* **TEXT**:
* * *

Identification of genes detected by GWA mapping and differentially regulated by elevated CO2.

Intersection between elevated CO2-DEG in shoot (A) or root (B) and genes identified by GWA mapping. UpSet plots display the number of elevated CO2-DEG that are associated to a locus identified for the content or the relative change of one or several mineral elements under elevated CO2. Illustration of the pattern of elevated CO2-DEG in shoot (C) or root (D) also identified by GWA mapping.

To go further, we selected one of the association peaks identified by GWA mapping, and sought to functionally validate the importance of this QTL in response to elevated CO2, in order to demonstrate the value of our data set and GWA mapping analyses. To do so, we selected an association peak located on chromosome 4 and associated with Zn relative change (Figure 7A). More precisely, this association peak displayed the SNPs with the most significant p-values and more largely three SNPs that fell into the top 10 SNPs of the trait corresponding to the Zn relative change between ambient and elevated CO2. The SNPs corresponding to the alternative alleles were associated to an increase of Zn content under elevated CO2 (Figure 7B). These SNPs are located very close to the TIP2;2 (AT4G17340) gene, which has been recently characterized as an actor of Zn root-to-shoot translocation (Wang et al., 2022). We thus selected a set of accessions from haplotype 0 (reduced Zn content under elevated CO2) or haplotype 1 (increased Zn content under elevated CO2), and analyzed TIP2;2 expression in the roots under ambient and elevated CO2. This analysis revealed a haplotype-specific difference in TIP2;2 expression: under ambient and elevated CO2, accessions from haplotype 1 (correlated with a higher Zn content in the shoot (Figure 7B)) show a reduced TIP2;2 expression in the roots compared to those from haplotype 1 (Figure 7C and D), with a reduction being more pronounced under elevated CO2. To test the effect of TIP2;2 expression of Zn content under elevated CO2, we used the tip2;2–1 knock-out mutant and compared its Zn content under ambient and elevated CO2 to this of the WT. We observed that the tip2;2–1 mutant line did not present any decrease in Zn shoot content in response to elevated CO2, in opposition to what is observed for the WT (Figure 7E). In the tip2;2–1 mutant, Zn content under elevated CO2 was even slightly higher than under ambient CO2. Altogether, these results demonstrated that these data sets generated in this study and the associated analyses are a valuable resource to identify genes and associated mechanisms involved in the effect of elevated CO2 on the mineral composition of plants.

Natural variation of the TIP2;2 gene is associated with improved responses of Zn content to elevated CO2.

* * *

* **GIVEN RECORDS**:
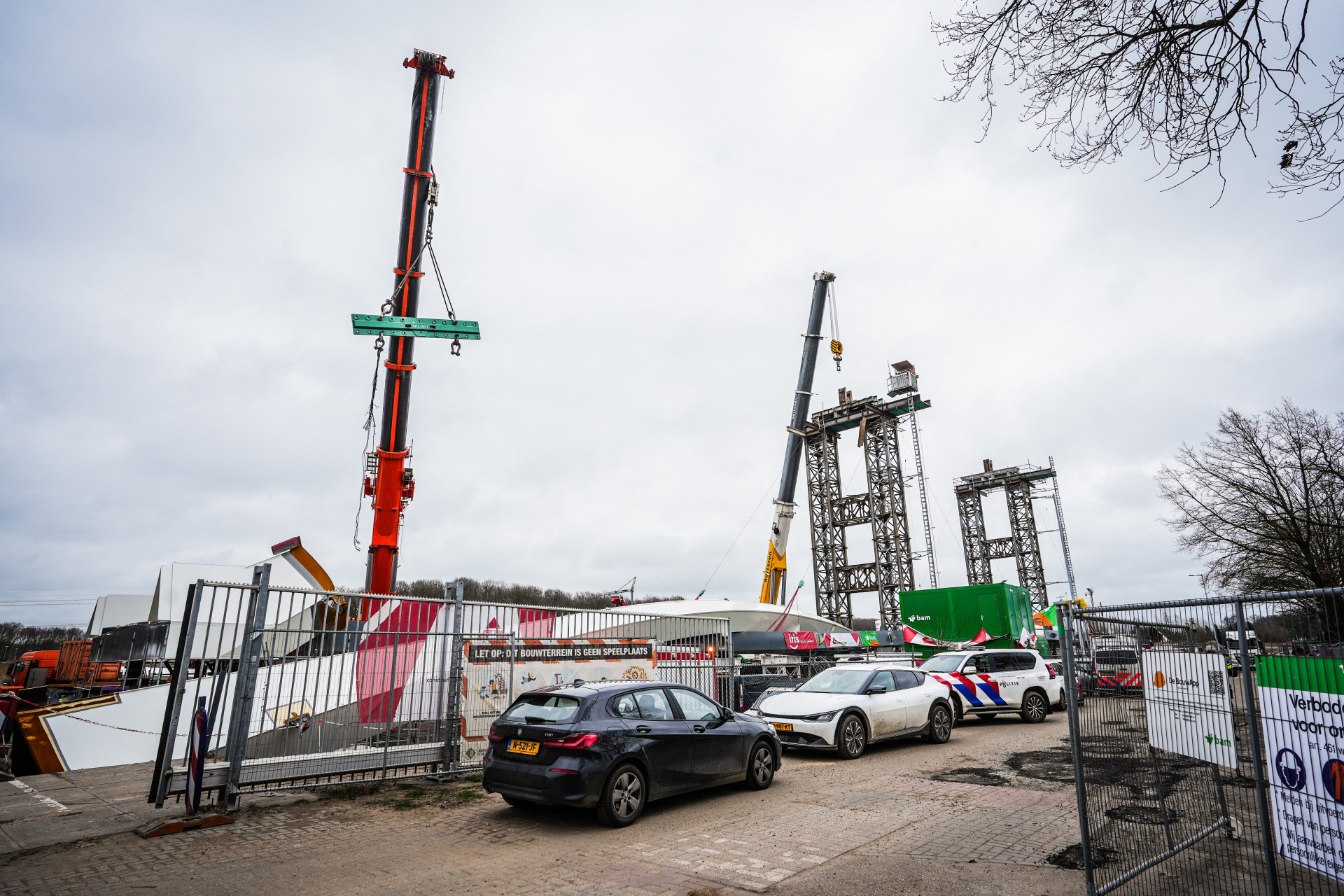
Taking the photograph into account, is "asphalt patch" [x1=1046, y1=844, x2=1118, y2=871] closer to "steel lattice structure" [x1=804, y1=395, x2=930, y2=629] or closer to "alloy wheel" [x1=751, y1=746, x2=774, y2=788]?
"alloy wheel" [x1=751, y1=746, x2=774, y2=788]

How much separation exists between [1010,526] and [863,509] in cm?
3503

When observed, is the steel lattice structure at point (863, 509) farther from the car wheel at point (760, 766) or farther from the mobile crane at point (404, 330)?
the car wheel at point (760, 766)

* * *

* **REQUIRED TASKS**:
(a) In the paragraph of the text on elevated CO2 and plant mineral content that begins "To go further," list every figure panel it cites.
(b) Rewrite as a short bulleted list the paragraph of the text on elevated CO2 and plant mineral content that begins "To go further," keeping its main facts.
(c) Continue the text on elevated CO2 and plant mineral content from where it stops.

* **TASK-BY-TASK RESULTS**:
(a) Figure 7A, Figure 7B, Figure 7C, Figure 7D, Figure 7E

(b)
- The authors picked one GWA mapping association peak to test whether it matters in the response to elevated CO2.
- The peak lies on chromosome 4 and is linked to Zn relative change. It holds the most significant SNPs, and three of its SNPs rank among the top 10 for that trait.
- The alternative alleles of these SNPs are linked to higher Zn content under elevated CO2.
- The SNPs sit very close to TIP2;2 (AT4G17340), a gene recently described as acting in Zn root-to-shoot translocation (Wang et al., 2022).
- TIP2;2 expression was measured in roots of accessions from haplotype 0 (lower Zn under elevated CO2) and haplotype 1 (higher Zn under elevated CO2), under both CO2 levels.
- Expression differed by haplotype. Haplotype 1 accessions, linked to higher shoot Zn, showed reduced root TIP2;2 expression, and the reduction was stronger under elevated CO2.
- Unlike the WT, the tip2;2–1 knock-out mutant showed no drop in shoot Zn under elevated CO2. Its Zn content was even slightly higher than under ambient CO2.
- The authors conclude that their data sets and analyses are a valuable resource for finding genes and mechanisms behind the effect of elevated CO2 on plant mineral composition.

(c)
(A) Manhattan plot of the relative change of Zn content between elevated CO2 and ambient CO2 showing the presence of a peak closed to the TIP2;2 locus. (B) Comparison of haplotypes and their relative change of Zn content between elevated CO2 and ambient CO2. Three SNPs located at the TIP2;2 locus are associated to an improvement of Zn content under elevated CO2 for accessions that possess them (haplotype 1) compared to the rest of the population (haplotype 0). (C, D) Relative expression of TIP2;2 in the roots under ambient (C) or elevated (D) CO2 for accessions belonging to haplotype 0 or haplotype 1. Relative expression levels were calculated based on UBQ10 as internal control. Horizontal black line represented the median of each group of haplotypes. ***p<0.001, **p<0.01, unpaired Mann-Whitney test. (E) Shoot Zn content under ambient or elevated CO2 for WT (Columbia) and tip2;2–1 mutant. Data are presented as the mean (with SD) of 5 and 6 biological repeats for the WT and tip2;2–1, respectively. **p<0.01, unpaired Mann-Whitney test.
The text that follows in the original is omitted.